### Exercise text
● ● ● ●
# High-level MXNet Example

**In the interest of comparison; a common (custom) data-generator (called yield_mb(X, y, batchsize=64, shuffle=False)) was originally used for all other frameworks - but not for MXNet. I have reproduced the MXNet example using this same generator (wrapping the results in the mx.io.DataBatch class) to test if MXNet is faster than other frameworks just because I was using its own data-generator. This does not appear to be the case. **

In [1]:
import os
import sys
import numpy as np
import mxnet as mx
import json
from common.params import *
from common.utils import *

In [2]:
print("OS: ", sys.platform)
print("Python: ", sys.version)
print("Numpy: ", np.__version__)
print("MXNet: ", mx.__version__)
print("GPU: ", get_gpu_name())

OS:  linux
Python:  3.6.4 |Anaconda, Inc.| (default, Jan 16 2018, 18:10:19) 
[GCC 7.2.0]
Numpy:  1.14.0
MXNet:  1.0.0
GPU:  ['Tesla P100-PCIE-16GB', 'Tesla P100-PCIE-16GB']


In [3]:
def create_symbol():
    data = mx.symbol.Variable('data')
    # size = [(old-size - kernel + 2*padding)/stride]+1
    # if kernel = 3, pad with 1 either side
    conv1 = mx.symbol.Convolution(data=data, num_filter=50, pad=(1,1), kernel=(3,3))
● ● ● ●
### Stored data
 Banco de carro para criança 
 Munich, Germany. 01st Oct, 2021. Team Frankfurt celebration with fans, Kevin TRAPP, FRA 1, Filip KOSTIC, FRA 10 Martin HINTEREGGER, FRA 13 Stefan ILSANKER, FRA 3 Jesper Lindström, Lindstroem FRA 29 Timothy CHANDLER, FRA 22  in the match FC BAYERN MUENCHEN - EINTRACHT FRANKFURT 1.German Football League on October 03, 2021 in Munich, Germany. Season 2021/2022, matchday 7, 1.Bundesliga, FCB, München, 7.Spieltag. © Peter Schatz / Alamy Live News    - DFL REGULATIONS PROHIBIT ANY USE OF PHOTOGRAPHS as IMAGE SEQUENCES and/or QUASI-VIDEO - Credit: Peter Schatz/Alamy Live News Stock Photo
● ● ● ●
### Task instructions
Please extend the MXNet example code above, picking up right after its last line.

### Answer to the problem
    relu1 = mx.symbol.Activation(data=conv1, act_type="relu")
    conv2 = mx.symbol.Convolution(data=relu1, num_filter=50, pad=(1,1), kernel=(3,3))
    pool1 = mx.symbol.Pooling(data=conv2, pool_type="max", kernel=(2,2), stride=(2,2))
    relu2 = mx.symbol.Activation(data=pool1, act_type="relu")
    drop1 = mx.symbol.Dropout(data=relu2, p=0.25)
    
    conv3 = mx.symbol.Convolution(data=drop1, num_filter=100, pad=(1,1), kernel=(3,3))
    relu3 = mx.symbol.Activation(data=conv3, act_type="relu")
    conv4 = mx.symbol.Convolution(data=relu3, num_filter=100, pad=(1,1), kernel=(3,3))
    pool2 = mx.symbol.Pooling(data=conv4, pool_type="max", kernel=(2,2), stride=(2,2))
    relu4 = mx.symbol.Activation(data=pool2, act_type="relu")
    drop2 = mx.symbol.Dropout(data=relu4, p=0.25)
           
    flat1 = mx.symbol.Flatten(data=drop2)
    fc1 = mx.symbol.FullyConnected(data=flat1, num_hidden=512)
    relu7 = mx.symbol.Activation(data=fc1, act_type="relu")
    drop4 = mx.symbol.Dropout(data=relu7, p=0.5)
    fc2 = mx.symbol.FullyConnected(data=drop4, num_hidden=N_CLASSES) 
    
    input_y = mx.symbol.Variable('softmax_label')  
    m = mx.symbol.SoftmaxOutput(data=fc2, label=input_y, name="softmax")
    return m

In [4]:
def init_model(m):
    if GPU:
        ctx = [mx.gpu(0)]
    else:
        ctx = mx.cpu()
    
    mod = mx.mod.Module(context=ctx, symbol=m)
    mod.bind(data_shapes=[('data', (BATCHSIZE, 3, 32, 32))],
             label_shapes=[('softmax_label', (BATCHSIZE,))])

    # Glorot-uniform initializer
    mod.init_params(initializer=mx.init.Xavier(rnd_type='uniform'))
    mod.init_optimizer(optimizer='sgd', 
                       optimizer_params=(('learning_rate', LR), ('momentum', MOMENTUM), ))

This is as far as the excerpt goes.